アニマルスピリットは、元々は、イギリスの経済学者であるジョン・メイナード・ケインズ(1883/6/5-1946/4/21)が「雇傭・利子および貨幣の一般理論(1936年)」の中で述べた有名な言葉です。

具体的には、経済活動の多くは、合理的動機に基づいて行われますが、一方で将来の収益を期待して事業を拡大しようとする、必ずしも合理的には説明できない不確定な心理を「アニマルスピリット」としています。

昨今のアニマルスピリット

アニマルスピリットは、昨今においては、2009年に米国の著名経済学者であるジョージ・A・アカロフとロバート・J・シラーが発表した共著「アニマルスピリット-人間の心理がマクロ経済を動かす」で再定義されています。

================

課題:
アニマルスピリットについての本文から、「具体的には、経済活動の多くは」で始まり「かす」で再定義されています。」で終わる部分を一字一句違えずに抜き出しなさい。 本文に書かれていることだけを手がかりにすること。

データ部分:
================

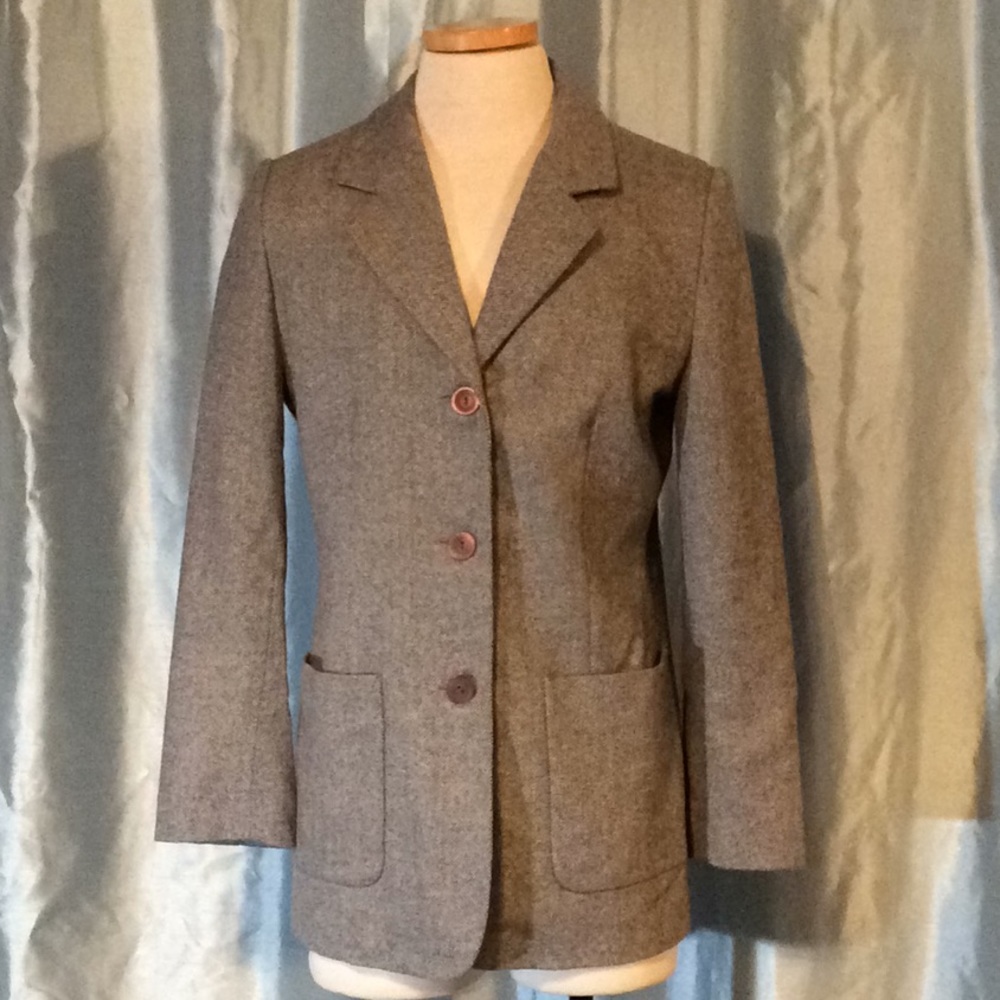 Wool & Cashmere Grey Tweed Blazer, Lined, NWT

================

解答欄:
具体的には、経済活動の多くは、合理的動機に基づいて行われますが、一方で将来の収益を期待して事業を拡大しようとする、必ずしも合理的には説明できない不確定な心理を「アニマルスピリット」としています。

昨今のアニマルスピリット

アニマルスピリットは、昨今においては、2009年に米国の著名経済学者であるジョージ・A・アカロフとロバート・J・シラーが発表した共著「アニマルスピリット-人間の心理がマクロ経済を動かす」で再定義されています。